NASA’s final shuttle mission, a 12-day supply run to the International Space Station by the shuttle Atlantis, will launch on July 8 at 11:40 a.m., EDT, NASA announced on Friday.
The date will be re-affirmed or changed, following a formal NASA flight readiness review on June 28.
Endeavour’s final mission is currently under way. Discovery completed her final flight in March.
Veteran astronaut Chris Ferguson will lead the Atlantis flight. His crew includes pilot Doug Hurley and mission specialists Sandy Magnus and Rex Walheim.
The flight will mark the 135th trip to space for NASA’s shuttle program, which launched its first mission on April 12, 1981.
Atlantis will take supplies packed in the Raffaello Multi-purpose Logistics Module.

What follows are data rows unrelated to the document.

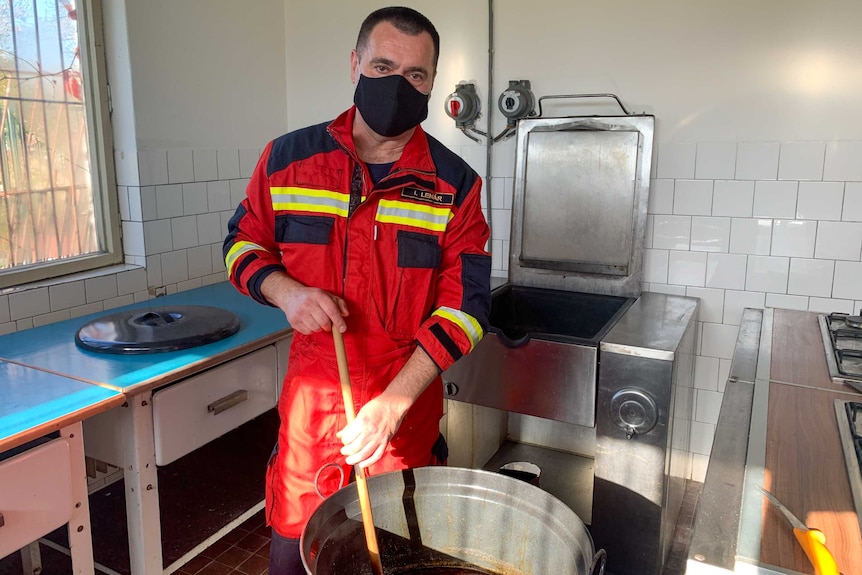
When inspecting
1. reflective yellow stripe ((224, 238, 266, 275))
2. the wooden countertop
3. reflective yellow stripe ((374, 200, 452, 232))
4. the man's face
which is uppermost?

The supplies carried by Atlantis are intended to stock the station with enough stores to keep a six person crew supplied for up to a year in case NASA’s new commercial cargo service providers encounter delays with their first missions.
The shuttle crew will also return to Earth with the space station thermal control system pump module that failed last July. Station crew members were forced to make due with a dramatic reduction in solar-generated electrical power until the pump module could be replaced with an onboard spare during a series of rapidly planned spacewalks in August.
Engineers intend to disassemble the failed pump to establish a cause for the breakdown.